I had driven Charlie by the big center last Thursday and Jim and I had been talking about it on and off to him, sometimes noting that it's where we used to swim. (Apparently the students don't swim too frequently, perhaps once a month, and the roof of the pool area is currently getting some repairs so no one can swim.) Charlie ran right into the center and looked around: It is a huge space (imagine an indoor mall sort of building and layout), with three levels and almost 200 children. A staff member (behavior specialist) introduced himself and took Charlie around the building, while we went on a tour with the director and Charlie's case manager. ABA is the main approach but it's not as "tight" --no timers going off every few minutes -- as in the public school autism program that Charlie is currently in. The staff to student ratio is also not the same as in Charlie's current school (and on his IEP, which states that he is to be in a 1:1 staff-to-student ratio instructional setting.)
The classrooms for the children in the secondary (high school age) level are located in the lower section of the building, with each classroom set up as a "store"---ShopRite, a barber shop, a bank, a hardware store. (All of whose real-world and actual equivalents--and also college campuses---Charlie visits, as we noted to the center's director.) There's a cafeteria where the students eat (Charlie currently eats lunch in his classroom, as the middle school cafeteria is quite chaotic) and also, besides the pool, a gym, an indoor track, exercise machines (which Jim is familiar with, as he used to use them sometimes while Charlie and I swam in the pool.) We recognized quite a few students, from previous schools, weekend and afterschool programs.
A brief conversation with the director revealed that, if all that one read were Charlie's school file, one would think that he is a "head-banger." I had printed out some blog entries about how Jim and I address Charlie's transitioning, his communication (verbal and non-verbal) and his sensitivity (to sound and much else, including the emotions of people around him.)
Jim and I made it very clear, Charlie wears the helmet in one location---the public middle school in our town. There was talk about "fading it out" and you can be sure there's going to be a lot more talk about this. Sometimes I think we'd better just invite all the school staffs to run errands with Charlie and me, kayak with Jim, and eat out with us at various diners around New Jersey so that it's very clear how Charlie does NOT, NOT, NOT need the helmet.
The director asked me what Jim and I do when Charlie has what I guess might be an "autism nightmare without end" sort of "behavior" and we said, he has those at school, not at home; that we can tell when Charlie is telling us something does not feel "right" in him and how we respond, validating his feelings and keeping ourselves cool, calm, and peaecful easy-feeling.
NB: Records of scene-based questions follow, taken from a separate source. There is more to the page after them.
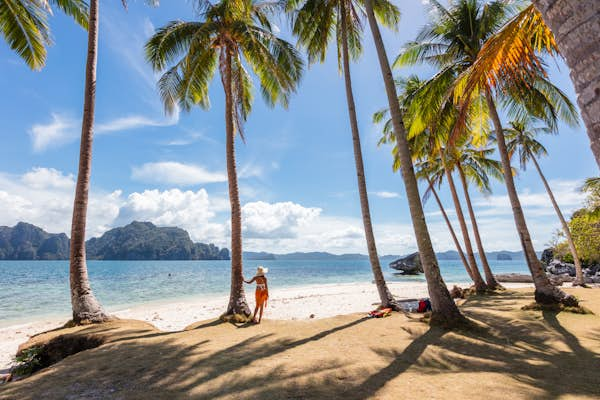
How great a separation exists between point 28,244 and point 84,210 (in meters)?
202

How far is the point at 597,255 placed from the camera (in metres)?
20.3

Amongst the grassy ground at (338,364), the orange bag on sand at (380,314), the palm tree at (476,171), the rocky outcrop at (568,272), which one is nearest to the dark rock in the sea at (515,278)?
the rocky outcrop at (568,272)

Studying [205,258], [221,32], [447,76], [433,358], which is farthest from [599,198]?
[205,258]

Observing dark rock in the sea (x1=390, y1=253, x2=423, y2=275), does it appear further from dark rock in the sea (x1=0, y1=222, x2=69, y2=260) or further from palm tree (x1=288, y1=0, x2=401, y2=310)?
dark rock in the sea (x1=0, y1=222, x2=69, y2=260)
Apparently we'll learn whether or not Charlie will be accepted at the center by the end of this week or early next week.
Tuesday Charlie had gotten up early, perhaps in anticipation of the big day. After we got home, he headed for the refrigerator (no surprise there) and then had a bike ride with Jim in beautiful fall weather. Once home, Jim gathered up his laptop and books to take the train to NYC. Charlie stood and said "Dad," and then held Jim's arm with a big smile. I thought back to how hesitant Charlie had looked when the staff member had indicated Charlie should walk with him while Jim and I stayed with the director and Charlie's case manager. I wondered, did Charlie think that we were going to leave him there?
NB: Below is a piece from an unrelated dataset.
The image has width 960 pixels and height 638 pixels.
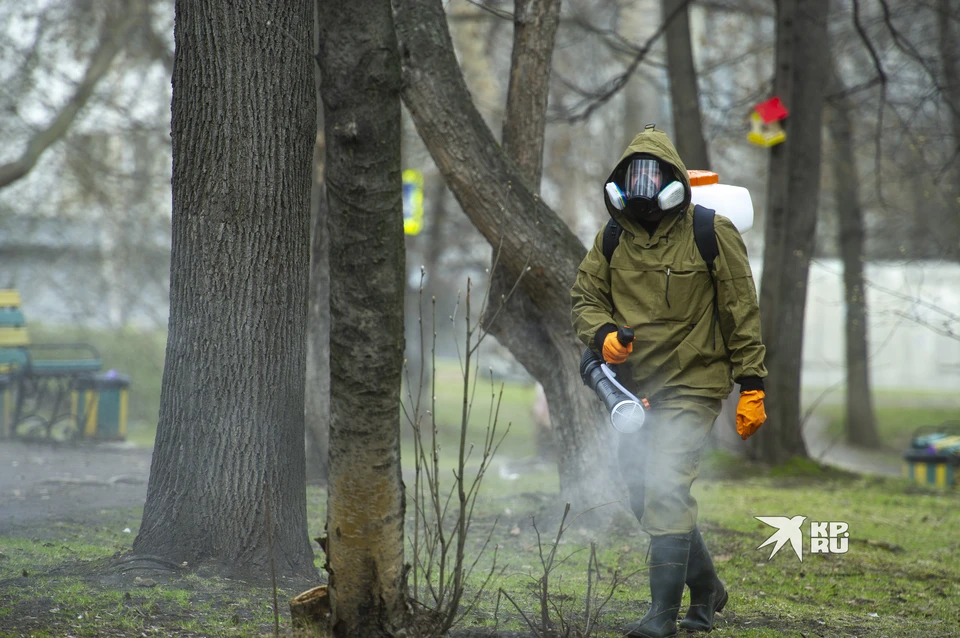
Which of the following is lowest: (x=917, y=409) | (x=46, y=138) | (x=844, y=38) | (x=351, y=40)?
(x=917, y=409)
As a result of hearing talk of a residential placement, "temporary" or not, around him (not with Jim and me, we have a policy that we don't talk about Charlie in front of him, and certainly not about such a topic) I have thought that Charlie has become spooked to the point of thinking that any new "placement" for him could be a residential one.
And the reality could not be further from such a thing.
That's why I gave this blog the name it has.